- **Short exercise 1**: In the passage about Mary, where are the roots of the victory over death anticipated in Mary said to lie?
- **Short exercise 2**: Summarize the passage about Mary in two sentences.
- **Short exercise 3**: Write the next part of the passage about Mary, picking up after its final sentence.

- **Text to read**:
-*-*-

Now, what St. Paul states about all men, the Church, in her infallible teaching, says of Mary, in a precise way and meaning: the Mother of God is inserted to such a degree in the mystery of Christ that she shares in the resurrection of her Son with her whole being already at the end of her earthly life, she lives what we hope for at the end of time when death, "the last enemy," will be destroyed (cf. 1 Corinthians 15:26); she already lives what we proclaim in the Creed "I look for the resurrection of the dead and the life of the world to come."

Hence, we can ask ourselves: What are the roots of this victory over death anticipated miraculously in Mary? The roots are in the faith of the Virgin of Nazareth, as attested in the passage of the Gospel we heard (Luke 1:39-56): a faith that is obedience to the Word of God and total abandonment to divine initiative and action, according to what the archangel announces to her. Faith, hence, is Mary's greatness, as Elizabeth joyfully proclaims: Mary is "blessed among women," "blessed is the fruit of her womb" because she is "the mother of the Lord," because she believes and lives in a unique way the "first" of the beatitudes, the beatitude of faith. Elizabeth confesses it in her joy and that of the child who leaps in her womb: "And blessed is she who believed that there would be a fulfillment of what was spoken to her from the Lord" (vs. 45).

Dear friends! Let us not limit ourselves to admire Mary in her glorious destiny, as a person who is far from us: no! We are called to see what the Lord, in his love, also willed for us, for our final destiny: to live through faith in perfect communion of love with him and thus to truly live.

-*-*-

- **Given data**:

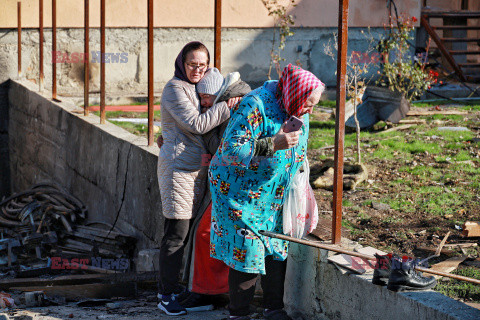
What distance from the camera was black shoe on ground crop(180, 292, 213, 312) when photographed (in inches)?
205

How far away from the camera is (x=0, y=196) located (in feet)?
43.1

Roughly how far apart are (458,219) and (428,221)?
26cm

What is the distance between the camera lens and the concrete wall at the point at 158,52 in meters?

-*-*-

- **Exercise response 1**: They lie in the faith of the Virgin of Nazareth.

- **Exercise response 2**: Mary, the Mother of God, already shares with her whole being in her Son's resurrection at the end of her earthly life, living what others hope for at the end of time. The roots of this victory over death are in her faith, which Elizabeth praises, and the faithful are called to see that the Lord also wills for them a final destiny of living through faith in perfect communion of love with him.

- **Exercise response 3**:
In this connection, I would like to pause on an aspect of the dogmatic affirmation, where it speaks of assumption to heavenly glory. All of us are conscious today that with the term "heaven," we do not refer to some place in the universe, to a star or something similar: no. We refer to something much bigger and more difficult to define with our limited human concepts. With this term "heaven," we mean to affirm that God, the God who has made himself close to us, does not abandon us, not even in death and beyond it, but that he has a place for us and he gives us eternity; we want to affirm that there is a place for us in God. To understand this reality somewhat more, let us look at our own life: We all know that when a person dies he continues to subsist in the memory and the heart of those who knew and loved him. We could say that a part of that person continues to live in them, but it is as a "shadow" because this survival in the heart of his loved ones is also destined to end. God instead never passes and all of us exist because of his love. We exist because he loves us, because he has thought of us and called us to life. We exist in the thoughts and love of God. We exist in all our reality, not only in our "shadow." Our serenity, our hope, our peace are founded precisely on this: on God, on his thought and on his love, it is not only a "shadow" of ourselves that survives, but that in him, in his creative love, we are kept and introduced with our whole life, with our whole being into eternity.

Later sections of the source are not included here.